Il s'agit simplement de vérifier si des poils poussent

?

» lança-t-elle avec mépris, s'efforçant de reprendre l'ascendant. «

Je me souviens que tu avais dit que le visage que tu avais dessiné n'aurait pas de poils.

»

He Qinglu secoua la tête : « Un faux visage impeccable exige que même les poils les plus fins soient collés un à un. Bien que cela prenne énormément de temps, j'ai déjà réalisé ce genre de visage. »

Pang Wan se souvenait qu'il avait dit qu'il faudrait trois à cinq ans pour avoir un visage parfait, et elle l'avait cru.

« N'y a-t-il aucun moyen de distinguer un vrai visage d'un faux ? » Elle était extrêmement curieuse. Se pouvait-il que les talents de He Qinglu aient atteint un niveau incroyable ?

« Il y a une méthode très simple », dit He Qinglu avec un léger sourire, « tester la température. »

« Quelle que soit la finesse ou la translucidité du faux visage, il est toujours fait d'un matériau spécial et ne peut pas détecter la chaleur.
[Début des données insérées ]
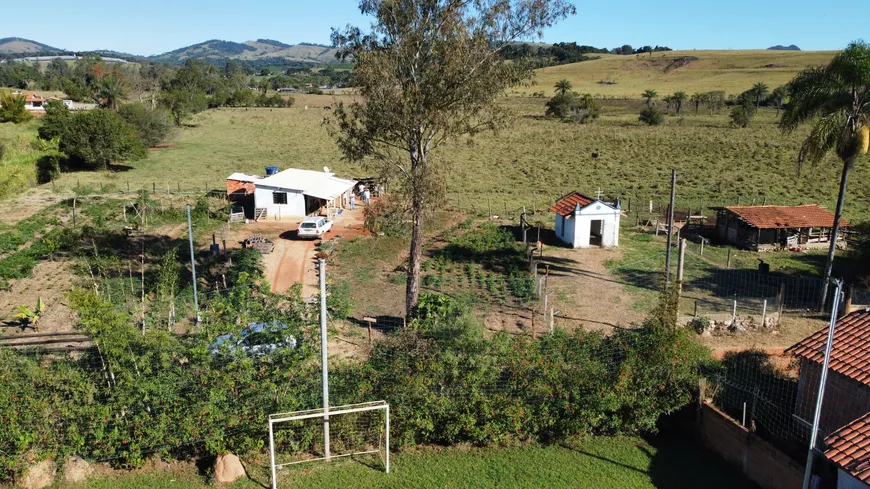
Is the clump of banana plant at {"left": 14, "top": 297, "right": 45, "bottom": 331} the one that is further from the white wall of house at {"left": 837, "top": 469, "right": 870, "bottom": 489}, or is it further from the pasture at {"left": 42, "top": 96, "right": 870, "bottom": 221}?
the white wall of house at {"left": 837, "top": 469, "right": 870, "bottom": 489}

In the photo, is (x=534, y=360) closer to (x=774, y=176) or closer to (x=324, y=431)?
(x=324, y=431)

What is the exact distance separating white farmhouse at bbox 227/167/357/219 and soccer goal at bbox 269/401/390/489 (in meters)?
21.9

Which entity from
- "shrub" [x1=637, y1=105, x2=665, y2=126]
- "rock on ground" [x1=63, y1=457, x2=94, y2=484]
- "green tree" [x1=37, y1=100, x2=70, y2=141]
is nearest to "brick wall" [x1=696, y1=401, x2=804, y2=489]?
"rock on ground" [x1=63, y1=457, x2=94, y2=484]

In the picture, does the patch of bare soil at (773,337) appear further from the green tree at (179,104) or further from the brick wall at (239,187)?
the green tree at (179,104)

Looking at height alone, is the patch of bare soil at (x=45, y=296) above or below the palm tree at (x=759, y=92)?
below

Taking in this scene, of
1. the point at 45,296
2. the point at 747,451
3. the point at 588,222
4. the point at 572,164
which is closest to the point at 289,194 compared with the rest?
the point at 45,296

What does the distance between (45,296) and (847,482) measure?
22.3 meters

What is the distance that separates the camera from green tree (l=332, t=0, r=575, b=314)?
19.4 meters

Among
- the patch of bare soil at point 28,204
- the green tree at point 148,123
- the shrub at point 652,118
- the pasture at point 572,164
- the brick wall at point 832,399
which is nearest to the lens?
the brick wall at point 832,399

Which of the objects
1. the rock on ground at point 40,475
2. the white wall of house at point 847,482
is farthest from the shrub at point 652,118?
the rock on ground at point 40,475

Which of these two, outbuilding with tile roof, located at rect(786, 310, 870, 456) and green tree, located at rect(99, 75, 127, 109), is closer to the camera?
outbuilding with tile roof, located at rect(786, 310, 870, 456)

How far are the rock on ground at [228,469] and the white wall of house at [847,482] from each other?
9.40 metres

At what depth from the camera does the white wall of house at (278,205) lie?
33531mm

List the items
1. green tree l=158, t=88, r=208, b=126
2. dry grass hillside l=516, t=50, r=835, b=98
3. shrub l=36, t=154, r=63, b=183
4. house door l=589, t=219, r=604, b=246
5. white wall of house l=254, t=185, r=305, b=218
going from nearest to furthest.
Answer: house door l=589, t=219, r=604, b=246, white wall of house l=254, t=185, r=305, b=218, shrub l=36, t=154, r=63, b=183, green tree l=158, t=88, r=208, b=126, dry grass hillside l=516, t=50, r=835, b=98
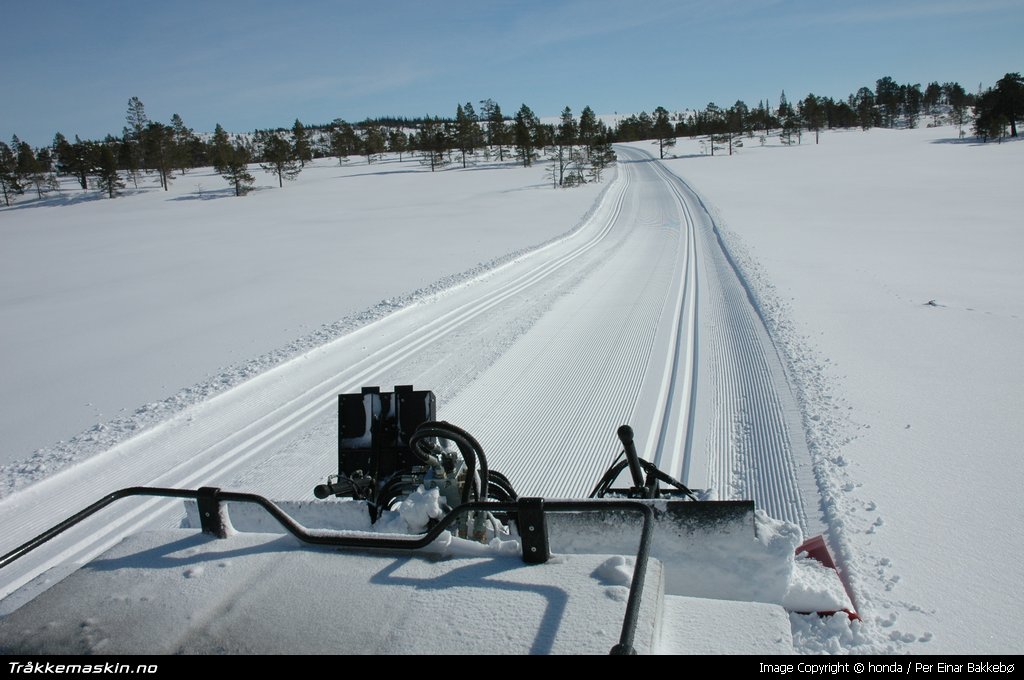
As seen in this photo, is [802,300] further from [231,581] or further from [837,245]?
[231,581]

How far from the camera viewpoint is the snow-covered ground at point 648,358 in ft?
14.2

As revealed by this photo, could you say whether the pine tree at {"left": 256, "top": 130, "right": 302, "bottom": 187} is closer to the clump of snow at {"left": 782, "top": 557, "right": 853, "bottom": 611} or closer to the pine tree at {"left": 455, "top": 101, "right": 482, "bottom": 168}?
the pine tree at {"left": 455, "top": 101, "right": 482, "bottom": 168}

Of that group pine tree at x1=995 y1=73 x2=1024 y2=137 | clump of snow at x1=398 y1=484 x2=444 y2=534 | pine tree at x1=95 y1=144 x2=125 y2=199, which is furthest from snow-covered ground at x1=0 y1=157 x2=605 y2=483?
pine tree at x1=995 y1=73 x2=1024 y2=137

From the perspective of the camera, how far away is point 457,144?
81.4 m

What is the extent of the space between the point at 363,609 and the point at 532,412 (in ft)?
14.9

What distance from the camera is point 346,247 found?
22.3m

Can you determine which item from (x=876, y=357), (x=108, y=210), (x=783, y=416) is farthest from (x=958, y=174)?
(x=108, y=210)

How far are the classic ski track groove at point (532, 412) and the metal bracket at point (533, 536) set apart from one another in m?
2.57

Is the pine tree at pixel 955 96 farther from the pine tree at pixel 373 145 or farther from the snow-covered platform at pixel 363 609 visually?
the snow-covered platform at pixel 363 609

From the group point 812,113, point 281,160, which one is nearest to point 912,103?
point 812,113

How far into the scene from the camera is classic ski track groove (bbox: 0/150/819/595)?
508 centimetres

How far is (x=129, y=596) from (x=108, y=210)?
2316 inches

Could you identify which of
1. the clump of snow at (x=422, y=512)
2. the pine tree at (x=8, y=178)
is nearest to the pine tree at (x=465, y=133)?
the pine tree at (x=8, y=178)

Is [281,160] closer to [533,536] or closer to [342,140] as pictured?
[342,140]
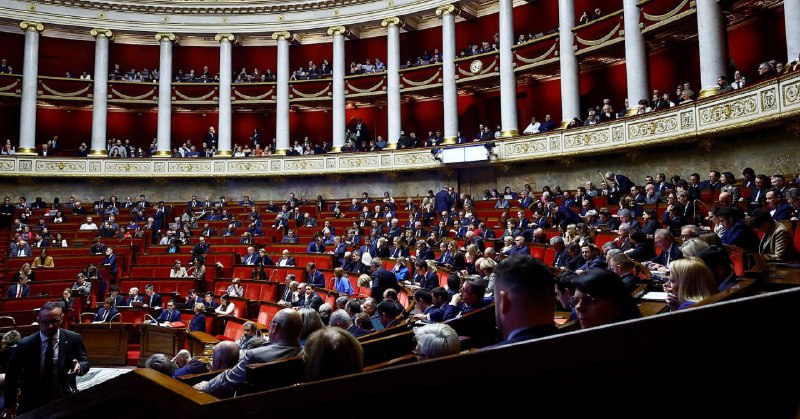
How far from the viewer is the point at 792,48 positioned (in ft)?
33.4

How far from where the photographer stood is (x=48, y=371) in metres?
4.18

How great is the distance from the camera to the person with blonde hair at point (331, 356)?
1.88 metres

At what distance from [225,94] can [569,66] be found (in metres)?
13.7

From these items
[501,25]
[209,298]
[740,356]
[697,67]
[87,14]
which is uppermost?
[87,14]

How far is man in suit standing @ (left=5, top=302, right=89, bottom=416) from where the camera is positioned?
13.4ft

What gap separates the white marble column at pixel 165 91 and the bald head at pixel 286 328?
20131 millimetres

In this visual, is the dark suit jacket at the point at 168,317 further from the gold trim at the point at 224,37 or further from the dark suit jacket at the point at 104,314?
the gold trim at the point at 224,37

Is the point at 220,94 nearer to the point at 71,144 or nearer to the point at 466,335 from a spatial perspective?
the point at 71,144

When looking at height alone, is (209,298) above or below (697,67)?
below

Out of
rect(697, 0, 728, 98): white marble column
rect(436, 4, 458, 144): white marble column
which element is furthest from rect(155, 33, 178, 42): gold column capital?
rect(697, 0, 728, 98): white marble column

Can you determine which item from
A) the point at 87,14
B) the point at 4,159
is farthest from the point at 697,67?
the point at 4,159

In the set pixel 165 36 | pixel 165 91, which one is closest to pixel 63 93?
pixel 165 91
Si vous y prêtez attention et que vous le testez, vous constaterez qu'il est toujours froid. » Il dit cela lentement, puis soupira avec regret : « Cela fait dix ans que je cherche un matériau capable de détecter la chaleur, mais hélas, je n'en ai jamais trouvé. »

Pang Wan écoutait attentivement, fixant le profil de He Qinglu, semblable à du jade, une pensée vague lui traversant l'esprit.
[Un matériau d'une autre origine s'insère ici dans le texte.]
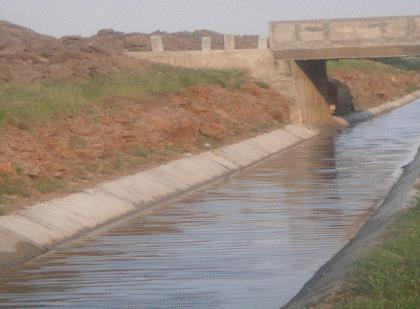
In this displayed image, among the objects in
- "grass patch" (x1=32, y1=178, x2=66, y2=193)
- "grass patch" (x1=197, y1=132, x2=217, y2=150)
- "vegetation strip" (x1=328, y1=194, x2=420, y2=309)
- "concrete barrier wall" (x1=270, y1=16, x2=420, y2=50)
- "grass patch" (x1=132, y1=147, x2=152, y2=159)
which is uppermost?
"concrete barrier wall" (x1=270, y1=16, x2=420, y2=50)

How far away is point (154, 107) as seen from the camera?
117 ft

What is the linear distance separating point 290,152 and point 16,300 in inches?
996

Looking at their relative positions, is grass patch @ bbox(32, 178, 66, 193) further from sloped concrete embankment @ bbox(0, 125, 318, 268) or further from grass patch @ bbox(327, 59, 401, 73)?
grass patch @ bbox(327, 59, 401, 73)

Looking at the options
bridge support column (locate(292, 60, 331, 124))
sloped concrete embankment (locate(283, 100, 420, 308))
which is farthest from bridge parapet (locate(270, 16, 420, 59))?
sloped concrete embankment (locate(283, 100, 420, 308))

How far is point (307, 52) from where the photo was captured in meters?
46.9

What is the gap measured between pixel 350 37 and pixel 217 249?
29.7 m

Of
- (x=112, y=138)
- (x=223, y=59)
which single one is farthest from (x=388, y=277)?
(x=223, y=59)

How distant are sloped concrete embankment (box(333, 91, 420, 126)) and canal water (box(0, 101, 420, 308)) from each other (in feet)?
82.2

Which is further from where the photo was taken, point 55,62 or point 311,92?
point 311,92

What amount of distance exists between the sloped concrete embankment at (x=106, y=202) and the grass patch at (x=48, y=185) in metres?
0.49

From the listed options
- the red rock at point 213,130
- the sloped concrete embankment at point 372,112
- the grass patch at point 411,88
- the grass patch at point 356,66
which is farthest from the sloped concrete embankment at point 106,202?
the grass patch at point 411,88

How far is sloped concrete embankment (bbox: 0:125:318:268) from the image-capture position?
18.3 metres

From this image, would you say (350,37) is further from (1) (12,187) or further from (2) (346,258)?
A: (2) (346,258)

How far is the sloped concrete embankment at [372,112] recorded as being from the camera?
5562 cm
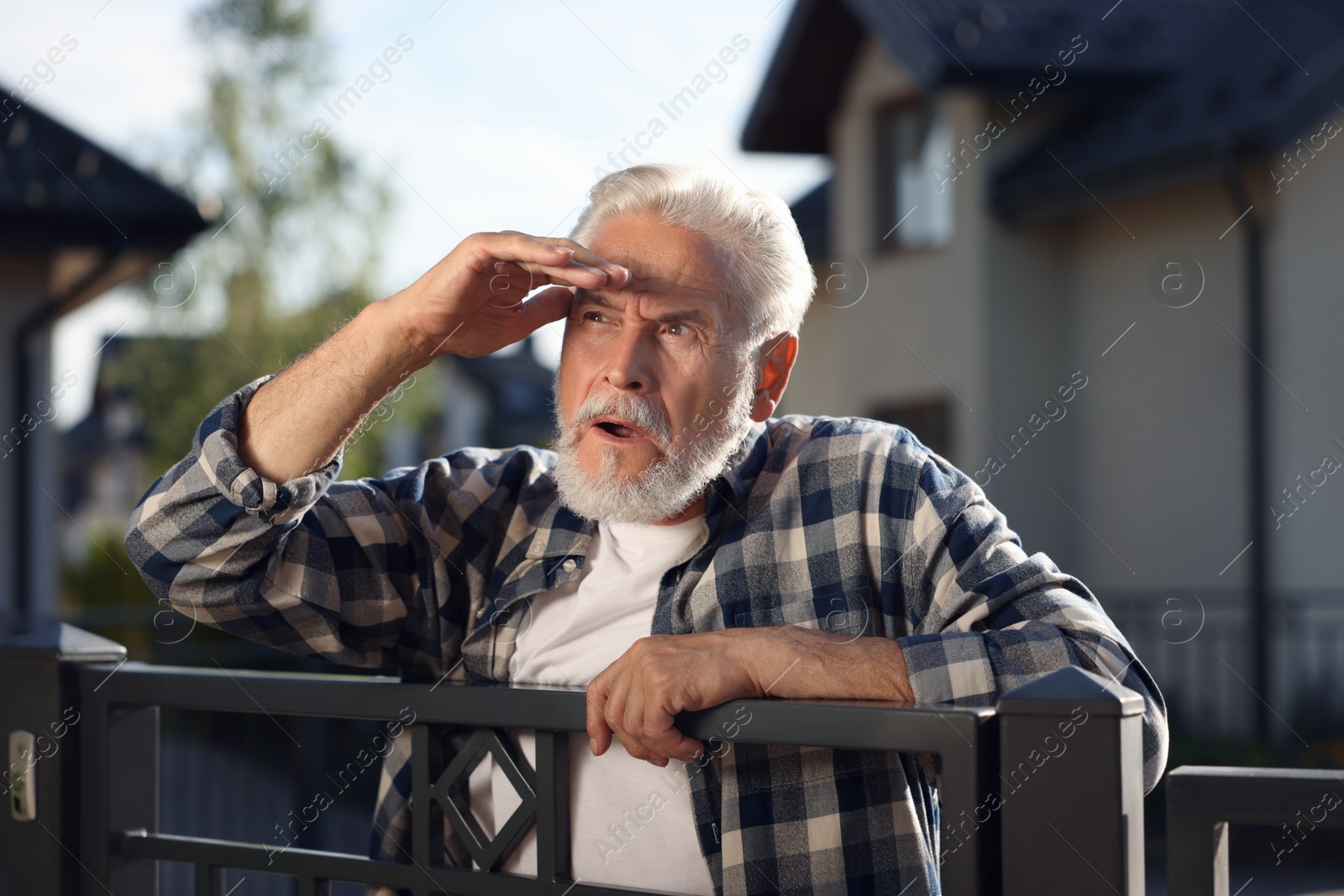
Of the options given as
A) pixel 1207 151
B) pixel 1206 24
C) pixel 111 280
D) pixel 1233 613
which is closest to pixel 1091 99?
pixel 1206 24

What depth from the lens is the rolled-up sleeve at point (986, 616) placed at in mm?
1690

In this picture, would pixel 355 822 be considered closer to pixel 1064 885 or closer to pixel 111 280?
pixel 111 280

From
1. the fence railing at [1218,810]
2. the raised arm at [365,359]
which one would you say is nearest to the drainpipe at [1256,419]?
the raised arm at [365,359]

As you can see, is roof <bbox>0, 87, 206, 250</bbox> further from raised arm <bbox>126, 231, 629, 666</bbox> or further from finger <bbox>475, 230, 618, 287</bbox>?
finger <bbox>475, 230, 618, 287</bbox>

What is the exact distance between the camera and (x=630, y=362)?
7.04 ft

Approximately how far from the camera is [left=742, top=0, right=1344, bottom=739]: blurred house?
814cm

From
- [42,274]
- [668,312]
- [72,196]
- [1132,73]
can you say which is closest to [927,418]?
[1132,73]

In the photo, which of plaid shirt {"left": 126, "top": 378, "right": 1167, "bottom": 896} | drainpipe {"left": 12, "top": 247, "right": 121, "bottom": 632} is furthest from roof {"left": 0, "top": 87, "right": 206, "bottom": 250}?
plaid shirt {"left": 126, "top": 378, "right": 1167, "bottom": 896}

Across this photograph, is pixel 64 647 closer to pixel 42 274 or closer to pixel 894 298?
pixel 42 274

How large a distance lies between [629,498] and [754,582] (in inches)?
10.4

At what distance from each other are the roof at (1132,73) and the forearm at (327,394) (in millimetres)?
7702

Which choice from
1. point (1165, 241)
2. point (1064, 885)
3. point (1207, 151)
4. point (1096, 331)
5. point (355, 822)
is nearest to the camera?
point (1064, 885)

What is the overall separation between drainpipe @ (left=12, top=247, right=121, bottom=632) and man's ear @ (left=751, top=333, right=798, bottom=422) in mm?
6936

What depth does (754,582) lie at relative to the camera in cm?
213
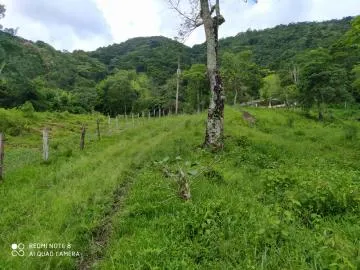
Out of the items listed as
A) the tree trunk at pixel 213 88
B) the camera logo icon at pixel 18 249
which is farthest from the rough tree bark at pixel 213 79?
the camera logo icon at pixel 18 249

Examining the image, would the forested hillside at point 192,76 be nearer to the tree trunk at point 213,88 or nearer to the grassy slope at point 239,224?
the tree trunk at point 213,88

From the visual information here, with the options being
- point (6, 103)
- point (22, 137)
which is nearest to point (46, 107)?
point (6, 103)

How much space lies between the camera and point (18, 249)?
632cm

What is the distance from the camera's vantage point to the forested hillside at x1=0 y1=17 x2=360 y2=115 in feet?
133

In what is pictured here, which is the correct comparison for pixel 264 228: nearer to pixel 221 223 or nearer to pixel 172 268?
pixel 221 223

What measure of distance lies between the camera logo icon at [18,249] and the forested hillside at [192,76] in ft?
44.7

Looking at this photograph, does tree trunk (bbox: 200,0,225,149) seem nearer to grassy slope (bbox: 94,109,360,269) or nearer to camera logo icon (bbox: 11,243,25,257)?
grassy slope (bbox: 94,109,360,269)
—Il est tellement beau, son visage aurait-il pu être amélioré par la chirurgie esthétique ?

En pensant à cela, ma main s'est inconsciemment tendue vers l'avant.

«Si tu oses toucher mon visage avec tes mains sales, tu perdras tes deux bras aujourd'hui!»
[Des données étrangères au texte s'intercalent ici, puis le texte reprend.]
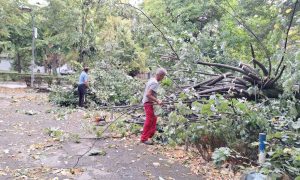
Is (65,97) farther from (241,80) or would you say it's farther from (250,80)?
(250,80)

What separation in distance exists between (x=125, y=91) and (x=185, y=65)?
5746 mm

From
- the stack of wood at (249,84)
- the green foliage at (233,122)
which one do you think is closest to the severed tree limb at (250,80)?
the stack of wood at (249,84)

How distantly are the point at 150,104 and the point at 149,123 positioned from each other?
39 cm

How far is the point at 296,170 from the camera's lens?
3.37 meters

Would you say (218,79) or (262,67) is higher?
(262,67)

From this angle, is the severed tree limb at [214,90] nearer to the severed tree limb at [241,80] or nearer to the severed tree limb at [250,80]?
the severed tree limb at [241,80]

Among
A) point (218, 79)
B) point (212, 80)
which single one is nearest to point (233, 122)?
point (218, 79)

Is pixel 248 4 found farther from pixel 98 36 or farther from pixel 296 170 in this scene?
pixel 296 170

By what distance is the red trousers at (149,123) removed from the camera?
6832 millimetres

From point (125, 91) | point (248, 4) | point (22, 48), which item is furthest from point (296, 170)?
point (22, 48)

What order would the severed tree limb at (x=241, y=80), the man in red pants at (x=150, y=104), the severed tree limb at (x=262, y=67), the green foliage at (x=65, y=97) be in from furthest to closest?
the green foliage at (x=65, y=97), the man in red pants at (x=150, y=104), the severed tree limb at (x=241, y=80), the severed tree limb at (x=262, y=67)

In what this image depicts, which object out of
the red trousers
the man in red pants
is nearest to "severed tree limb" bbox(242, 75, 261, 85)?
the man in red pants

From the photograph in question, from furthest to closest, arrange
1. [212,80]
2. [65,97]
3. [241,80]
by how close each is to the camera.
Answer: [65,97]
[212,80]
[241,80]

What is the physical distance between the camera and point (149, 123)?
6.86m
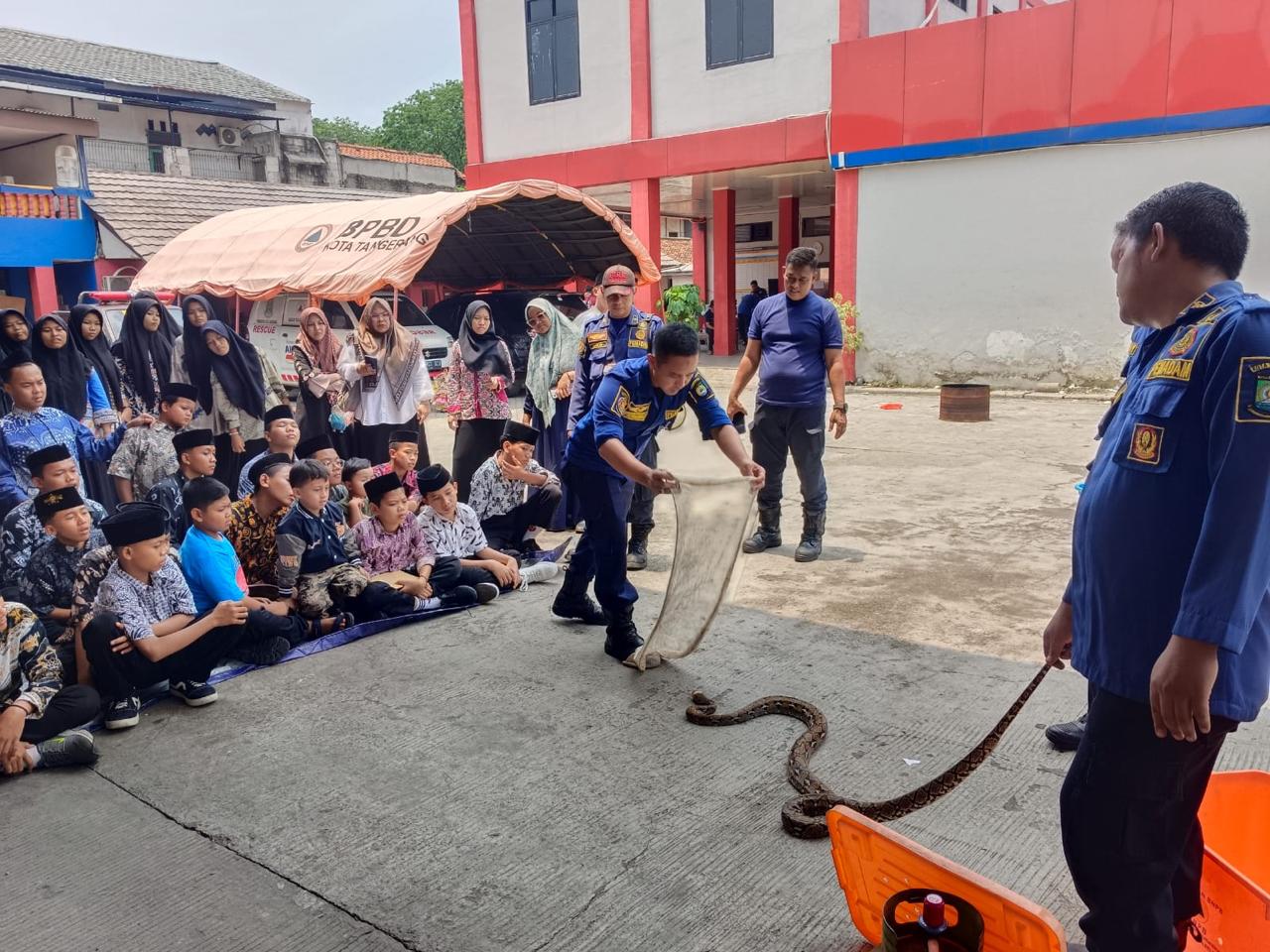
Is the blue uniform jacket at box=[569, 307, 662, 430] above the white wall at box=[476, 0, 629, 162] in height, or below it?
below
Un son glaçant, perçant, retentit. He Qinglu fixa Pang Wan, un éclair de haine meurtrière brillant dans ses yeux.

La main de Pang Wan se figea en plein vol.

Jusqu'à présent, elle avait subi bien plus d'antipathie et de paroles froides de la part de ce jeune maître que durant les cinq années précédentes réunies, et Pang Wan finit par rire de colère.

« Jeune Maître He ! » appela-t-elle tendrement, utilisant la technique du « chant du rossignol » issue de ses arts de séduction.

« Qu'est-ce qui t'amène ici ? » He Qinglu fronça les sourcils en la fixant, les lèvres serrées.

« Je voulais juste te rappeler que le pot de peinture est tombé par terre. » Pang Wan fit la moue, les lèvres rouges pincées, d'une voix coquette.

He Qinglu baissa inconsciemment les yeux vers le sol. En une fraction de seconde, Pang Wan bondit sur lui et lui sauta dessus, lui immobilisant les bras de ses deux mains tout en relevant son museau félin et en le frottant rapidement contre sa joue.

He Qinglu, sous le choc, leva les yeux pour la saisir, mais la belle dans ses bras sauta la première et se tint gracieusement près de la porte.

« Tu as seulement dit que je ne pouvais pas le toucher avec mes mains, mais tu n'as pas dit que je ne pouvais pas le toucher avec mon visage ! » Pang Wan le regarda en souriant d'un air espiègle et radieux. « Je ne peux pas te donner mon bras. »

He Qinglu la fixait de ses yeux perçants comme ceux d'un faucon, son dos trembla légèrement et une impression de férocité semblait émaner de son corps.